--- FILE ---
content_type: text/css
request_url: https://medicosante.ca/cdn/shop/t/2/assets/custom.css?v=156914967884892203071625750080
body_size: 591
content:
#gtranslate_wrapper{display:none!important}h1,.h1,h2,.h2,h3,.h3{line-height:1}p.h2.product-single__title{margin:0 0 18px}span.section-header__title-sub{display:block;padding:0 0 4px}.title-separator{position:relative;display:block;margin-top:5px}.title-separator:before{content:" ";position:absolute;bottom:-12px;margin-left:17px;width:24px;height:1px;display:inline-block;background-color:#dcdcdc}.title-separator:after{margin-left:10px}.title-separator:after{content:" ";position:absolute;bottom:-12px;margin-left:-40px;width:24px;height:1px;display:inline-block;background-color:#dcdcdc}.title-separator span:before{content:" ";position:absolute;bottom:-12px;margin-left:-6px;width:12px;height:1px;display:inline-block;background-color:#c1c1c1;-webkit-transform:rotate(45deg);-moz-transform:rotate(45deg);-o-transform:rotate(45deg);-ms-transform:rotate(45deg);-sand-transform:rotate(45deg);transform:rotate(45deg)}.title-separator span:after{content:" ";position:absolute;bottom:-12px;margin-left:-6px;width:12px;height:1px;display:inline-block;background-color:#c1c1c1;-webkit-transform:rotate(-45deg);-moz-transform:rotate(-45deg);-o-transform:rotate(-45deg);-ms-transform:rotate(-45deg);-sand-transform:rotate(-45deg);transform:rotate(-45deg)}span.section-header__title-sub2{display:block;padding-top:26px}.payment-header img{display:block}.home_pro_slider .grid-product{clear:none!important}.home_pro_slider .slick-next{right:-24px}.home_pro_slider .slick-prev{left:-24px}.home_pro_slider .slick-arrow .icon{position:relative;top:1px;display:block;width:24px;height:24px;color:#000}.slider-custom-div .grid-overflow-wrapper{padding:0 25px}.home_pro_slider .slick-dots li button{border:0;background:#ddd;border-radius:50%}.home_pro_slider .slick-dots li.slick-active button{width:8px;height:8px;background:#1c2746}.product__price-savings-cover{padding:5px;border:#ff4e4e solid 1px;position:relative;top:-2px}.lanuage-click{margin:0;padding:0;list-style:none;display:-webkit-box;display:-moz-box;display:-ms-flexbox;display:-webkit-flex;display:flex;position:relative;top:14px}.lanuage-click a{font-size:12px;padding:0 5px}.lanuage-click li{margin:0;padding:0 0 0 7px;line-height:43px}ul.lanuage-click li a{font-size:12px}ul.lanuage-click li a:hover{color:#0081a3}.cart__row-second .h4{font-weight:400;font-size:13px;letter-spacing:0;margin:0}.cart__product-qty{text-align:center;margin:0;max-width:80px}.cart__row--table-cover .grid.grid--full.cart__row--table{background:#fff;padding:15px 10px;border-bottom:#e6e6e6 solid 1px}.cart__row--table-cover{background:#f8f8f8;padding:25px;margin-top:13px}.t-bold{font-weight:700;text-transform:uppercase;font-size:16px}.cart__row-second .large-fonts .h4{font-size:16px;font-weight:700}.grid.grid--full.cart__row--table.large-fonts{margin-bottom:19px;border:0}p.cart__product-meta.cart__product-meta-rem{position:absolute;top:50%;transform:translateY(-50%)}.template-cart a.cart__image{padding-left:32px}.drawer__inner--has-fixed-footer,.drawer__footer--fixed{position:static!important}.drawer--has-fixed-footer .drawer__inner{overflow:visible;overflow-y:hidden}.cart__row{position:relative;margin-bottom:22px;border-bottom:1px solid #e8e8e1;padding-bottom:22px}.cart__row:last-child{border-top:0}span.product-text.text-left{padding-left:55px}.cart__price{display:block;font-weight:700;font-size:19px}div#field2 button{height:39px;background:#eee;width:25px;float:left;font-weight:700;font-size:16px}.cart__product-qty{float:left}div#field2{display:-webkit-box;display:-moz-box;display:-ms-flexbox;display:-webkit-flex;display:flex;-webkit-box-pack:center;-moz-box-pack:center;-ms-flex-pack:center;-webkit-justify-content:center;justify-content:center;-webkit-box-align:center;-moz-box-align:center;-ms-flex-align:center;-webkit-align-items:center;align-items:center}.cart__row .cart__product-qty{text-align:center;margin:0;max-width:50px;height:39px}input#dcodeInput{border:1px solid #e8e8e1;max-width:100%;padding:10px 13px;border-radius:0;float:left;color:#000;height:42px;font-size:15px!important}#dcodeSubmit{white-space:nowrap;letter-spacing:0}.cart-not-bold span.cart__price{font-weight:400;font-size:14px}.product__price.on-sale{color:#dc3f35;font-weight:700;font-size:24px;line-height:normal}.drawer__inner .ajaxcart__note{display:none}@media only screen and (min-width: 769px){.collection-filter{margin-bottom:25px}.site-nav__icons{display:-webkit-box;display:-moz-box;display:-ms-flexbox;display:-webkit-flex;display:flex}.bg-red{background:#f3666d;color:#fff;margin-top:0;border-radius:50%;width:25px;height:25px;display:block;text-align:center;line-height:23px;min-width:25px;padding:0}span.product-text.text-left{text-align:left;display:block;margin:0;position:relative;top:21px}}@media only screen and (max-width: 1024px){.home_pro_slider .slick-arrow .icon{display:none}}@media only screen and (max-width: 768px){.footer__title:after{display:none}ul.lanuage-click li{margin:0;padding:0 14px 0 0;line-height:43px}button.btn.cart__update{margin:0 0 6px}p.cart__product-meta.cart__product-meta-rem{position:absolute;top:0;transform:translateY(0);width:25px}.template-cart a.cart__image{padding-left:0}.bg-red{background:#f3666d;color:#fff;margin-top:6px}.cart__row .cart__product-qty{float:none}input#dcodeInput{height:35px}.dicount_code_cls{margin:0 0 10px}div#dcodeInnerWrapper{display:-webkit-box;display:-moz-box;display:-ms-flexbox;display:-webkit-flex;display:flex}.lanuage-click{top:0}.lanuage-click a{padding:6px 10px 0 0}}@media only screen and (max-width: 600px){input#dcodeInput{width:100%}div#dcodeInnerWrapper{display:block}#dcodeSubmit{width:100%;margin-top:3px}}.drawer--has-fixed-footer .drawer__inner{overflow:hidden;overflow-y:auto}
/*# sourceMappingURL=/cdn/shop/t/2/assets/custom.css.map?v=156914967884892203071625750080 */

□ □ □

▶ [Exercise goal]:
Everything in the listing above should be restated exactly.

▶ [Response]:
--- FILE ---
content_type: text/css
request_url: https://medicosante.ca/cdn/shop/t/2/assets/custom.css?v=156914967884892203071625750080
body_size: 591
content:
#gtranslate_wrapper{display:none!important}h1,.h1,h2,.h2,h3,.h3{line-height:1}p.h2.product-single__title{margin:0 0 18px}span.section-header__title-sub{display:block;padding:0 0 4px}.title-separator{position:relative;display:block;margin-top:5px}.title-separator:before{content:" ";position:absolute;bottom:-12px;margin-left:17px;width:24px;height:1px;display:inline-block;background-color:#dcdcdc}.title-separator:after{margin-left:10px}.title-separator:after{content:" ";position:absolute;bottom:-12px;margin-left:-40px;width:24px;height:1px;display:inline-block;background-color:#dcdcdc}.title-separator span:before{content:" ";position:absolute;bottom:-12px;margin-left:-6px;width:12px;height:1px;display:inline-block;background-color:#c1c1c1;-webkit-transform:rotate(45deg);-moz-transform:rotate(45deg);-o-transform:rotate(45deg);-ms-transform:rotate(45deg);-sand-transform:rotate(45deg);transform:rotate(45deg)}.title-separator span:after{content:" ";position:absolute;bottom:-12px;margin-left:-6px;width:12px;height:1px;display:inline-block;background-color:#c1c1c1;-webkit-transform:rotate(-45deg);-moz-transform:rotate(-45deg);-o-transform:rotate(-45deg);-ms-transform:rotate(-45deg);-sand-transform:rotate(-45deg);transform:rotate(-45deg)}span.section-header__title-sub2{display:block;padding-top:26px}.payment-header img{display:block}.home_pro_slider .grid-product{clear:none!important}.home_pro_slider .slick-next{right:-24px}.home_pro_slider .slick-prev{left:-24px}.home_pro_slider .slick-arrow .icon{position:relative;top:1px;display:block;width:24px;height:24px;color:#000}.slider-custom-div .grid-overflow-wrapper{padding:0 25px}.home_pro_slider .slick-dots li button{border:0;background:#ddd;border-radius:50%}.home_pro_slider .slick-dots li.slick-active button{width:8px;height:8px;background:#1c2746}.product__price-savings-cover{padding:5px;border:#ff4e4e solid 1px;position:relative;top:-2px}.lanuage-click{margin:0;padding:0;list-style:none;display:-webkit-box;display:-moz-box;display:-ms-flexbox;display:-webkit-flex;display:flex;position:relative;top:14px}.lanuage-click a{font-size:12px;padding:0 5px}.lanuage-click li{margin:0;padding:0 0 0 7px;line-height:43px}ul.lanuage-click li a{font-size:12px}ul.lanuage-click li a:hover{color:#0081a3}.cart__row-second .h4{font-weight:400;font-size:13px;letter-spacing:0;margin:0}.cart__product-qty{text-align:center;margin:0;max-width:80px}.cart__row--table-cover .grid.grid--full.cart__row--table{background:#fff;padding:15px 10px;border-bottom:#e6e6e6 solid 1px}.cart__row--table-cover{background:#f8f8f8;padding:25px;margin-top:13px}.t-bold{font-weight:700;text-transform:uppercase;font-size:16px}.cart__row-second .large-fonts .h4{font-size:16px;font-weight:700}.grid.grid--full.cart__row--table.large-fonts{margin-bottom:19px;border:0}p.cart__product-meta.cart__product-meta-rem{position:absolute;top:50%;transform:translateY(-50%)}.template-cart a.cart__image{padding-left:32px}.drawer__inner--has-fixed-footer,.drawer__footer--fixed{position:static!important}.drawer--has-fixed-footer .drawer__inner{overflow:visible;overflow-y:hidden}.cart__row{position:relative;margin-bottom:22px;border-bottom:1px solid #e8e8e1;padding-bottom:22px}.cart__row:last-child{border-top:0}span.product-text.text-left{padding-left:55px}.cart__price{display:block;font-weight:700;font-size:19px}div#field2 button{height:39px;background:#eee;width:25px;float:left;font-weight:700;font-size:16px}.cart__product-qty{float:left}div#field2{display:-webkit-box;display:-moz-box;display:-ms-flexbox;display:-webkit-flex;display:flex;-webkit-box-pack:center;-moz-box-pack:center;-ms-flex-pack:center;-webkit-justify-content:center;justify-content:center;-webkit-box-align:center;-moz-box-align:center;-ms-flex-align:center;-webkit-align-items:center;align-items:center}.cart__row .cart__product-qty{text-align:center;margin:0;max-width:50px;height:39px}input#dcodeInput{border:1px solid #e8e8e1;max-width:100%;padding:10px 13px;border-radius:0;float:left;color:#000;height:42px;font-size:15px!important}#dcodeSubmit{white-space:nowrap;letter-spacing:0}.cart-not-bold span.cart__price{font-weight:400;font-size:14px}.product__price.on-sale{color:#dc3f35;font-weight:700;font-size:24px;line-height:normal}.drawer__inner .ajaxcart__note{display:none}@media only screen and (min-width: 769px){.collection-filter{margin-bottom:25px}.site-nav__icons{display:-webkit-box;display:-moz-box;display:-ms-flexbox;display:-webkit-flex;display:flex}.bg-red{background:#f3666d;color:#fff;margin-top:0;border-radius:50%;width:25px;height:25px;display:block;text-align:center;line-height:23px;min-width:25px;padding:0}span.product-text.text-left{text-align:left;display:block;margin:0;position:relative;top:21px}}@media only screen and (max-width: 1024px){.home_pro_slider .slick-arrow .icon{display:none}}@media only screen and (max-width: 768px){.footer__title:after{display:none}ul.lanuage-click li{margin:0;padding:0 14px 0 0;line-height:43px}button.btn.cart__update{margin:0 0 6px}p.cart__product-meta.cart__product-meta-rem{position:absolute;top:0;transform:translateY(0);width:25px}.template-cart a.cart__image{padding-left:0}.bg-red{background:#f3666d;color:#fff;margin-top:6px}.cart__row .cart__product-qty{float:none}input#dcodeInput{height:35px}.dicount_code_cls{margin:0 0 10px}div#dcodeInnerWrapper{display:-webkit-box;display:-moz-box;display:-ms-flexbox;display:-webkit-flex;display:flex}.lanuage-click{top:0}.lanuage-click a{padding:6px 10px 0 0}}@media only screen and (max-width: 600px){input#dcodeInput{width:100%}div#dcodeInnerWrapper{display:block}#dcodeSubmit{width:100%;margin-top:3px}}.drawer--has-fixed-footer .drawer__inner{overflow:hidden;overflow-y:auto}
/*# sourceMappingURL=/cdn/shop/t/2/assets/custom.css.map?v=156914967884892203071625750080 */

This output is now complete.